Σ(angles) = 180°00’00”
Figure C3
Plane Triangle
Over small areas, plane surveying principles may be used without introducing significant errors.
Since the reference surface is flat, gravity directions (and hence vertical lines) are everywhere parallel. Horizontal lines are perpendicular to gravity along their entire lengths, Figure C4.

Figure C4
Vertical Lines in Plane Surveying
3. Geodetic Surveying
The physical earth is three dimensional and quite irregular due to mass anomalies, rotational wobble, centrifugal force, lunar attraction, etc.
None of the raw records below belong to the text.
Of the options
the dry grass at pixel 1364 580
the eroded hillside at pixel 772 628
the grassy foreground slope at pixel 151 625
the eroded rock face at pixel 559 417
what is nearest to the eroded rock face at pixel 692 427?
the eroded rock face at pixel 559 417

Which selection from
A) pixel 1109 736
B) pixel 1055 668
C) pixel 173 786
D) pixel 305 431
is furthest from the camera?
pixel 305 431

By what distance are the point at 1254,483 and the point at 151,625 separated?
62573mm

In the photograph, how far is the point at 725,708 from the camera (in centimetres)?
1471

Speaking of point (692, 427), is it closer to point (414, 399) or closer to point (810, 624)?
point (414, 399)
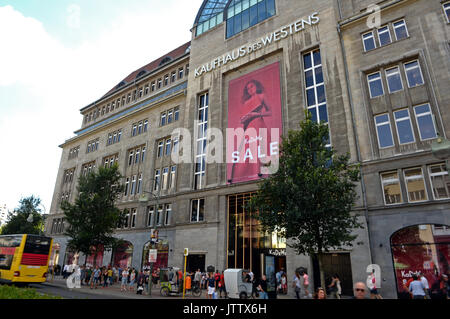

Geodetic Surveying takes into account the size and shape of the earth, Figure C5.

Figure C5
Geodetic Surveying
Complex mathematical models are used to create a three dimensional datum to approximate the earth and measurements must be transferred from the physical earth to and from the datum. Vertical lines converge making computations more complex. Unlike flat triangles in plane surveying, geodetic triangles are spherical with angle sums exceeding 180°, sometimes by quite a bit. For example, in a triangle created by intersecting the Prime Meridian, 90th meridian, and the Equator, Figure C6, each angle is 90° for a total of 270°.

Σ(angles) = 270°00’00”
Figure C6
Spherical Triangle
In Geodetic Surveying, because the earth is curved, gravity lines converge. A horizontal line is perpendicular to a vertical line at only a single point, Figure C7.
Figure C7 Vertical Lines in Geodetic Surveying 
Geodetic concepts are actually a bit more complex than this; they are discussed further in the XII. Horizontal Datum topic.